• _WHAT YOU ARE ASKED TO DO_: Please return each line below that contains the string "yellow". Matches must respect case.

• _INFORMATION GIVEN_:
=-=-=
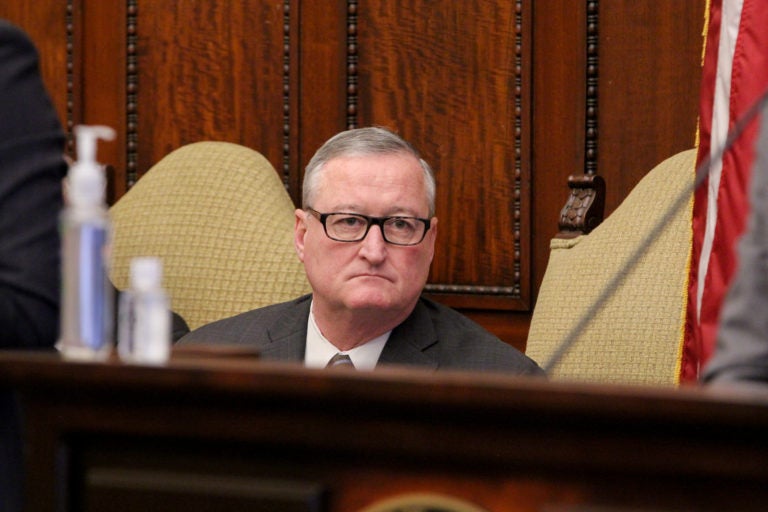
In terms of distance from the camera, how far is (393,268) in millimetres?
=-=-=
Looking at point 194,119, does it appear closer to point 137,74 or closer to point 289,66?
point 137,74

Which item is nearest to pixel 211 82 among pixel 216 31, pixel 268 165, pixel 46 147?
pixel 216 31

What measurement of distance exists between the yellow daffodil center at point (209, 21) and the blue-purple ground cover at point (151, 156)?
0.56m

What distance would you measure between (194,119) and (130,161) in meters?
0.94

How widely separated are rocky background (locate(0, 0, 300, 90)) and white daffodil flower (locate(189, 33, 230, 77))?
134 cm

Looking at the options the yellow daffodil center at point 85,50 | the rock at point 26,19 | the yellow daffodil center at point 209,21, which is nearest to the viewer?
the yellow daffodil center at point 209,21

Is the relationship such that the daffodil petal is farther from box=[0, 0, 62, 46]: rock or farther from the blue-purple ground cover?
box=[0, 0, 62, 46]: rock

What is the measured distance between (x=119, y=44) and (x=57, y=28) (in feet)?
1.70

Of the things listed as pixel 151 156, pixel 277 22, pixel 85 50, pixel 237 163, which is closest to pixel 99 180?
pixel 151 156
=-=-=
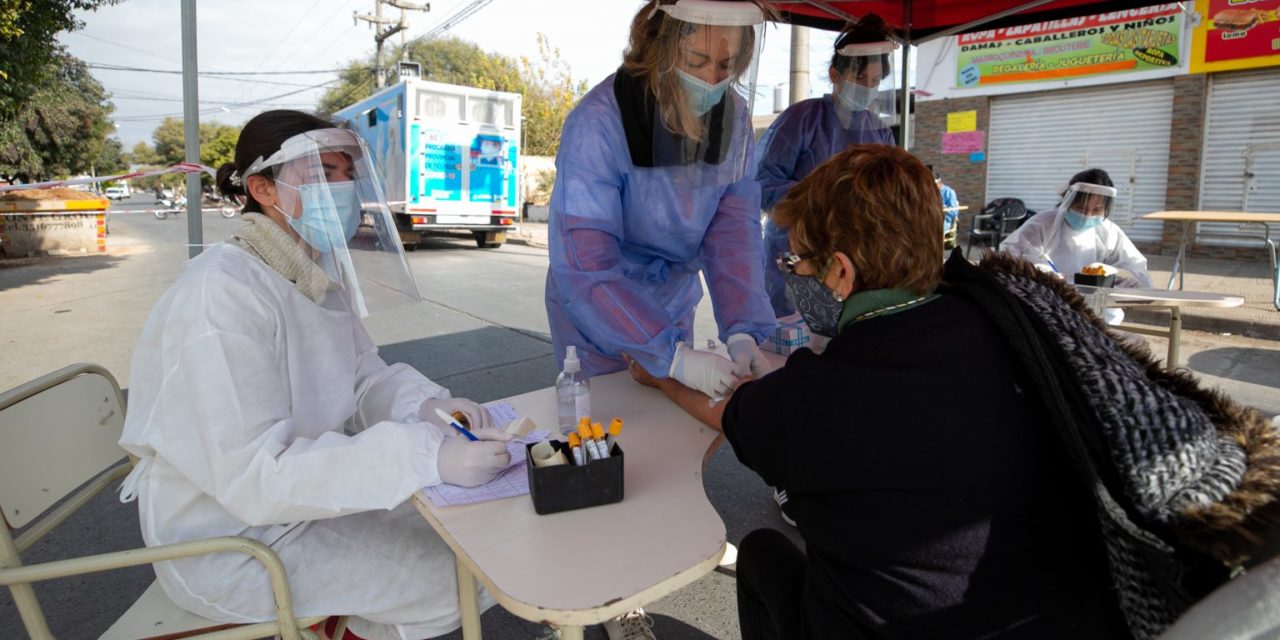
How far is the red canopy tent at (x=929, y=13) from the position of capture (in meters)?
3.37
=-=-=
• _THE ANSWER_:
What measurement of distance exists between the yellow daffodil center at point (209, 21) and the blue-purple ground cover at point (151, 156)?
Looking at the options the yellow daffodil center at point 85,50 | the rock at point 26,19 | the yellow daffodil center at point 209,21, which is nearest to the viewer?
the yellow daffodil center at point 209,21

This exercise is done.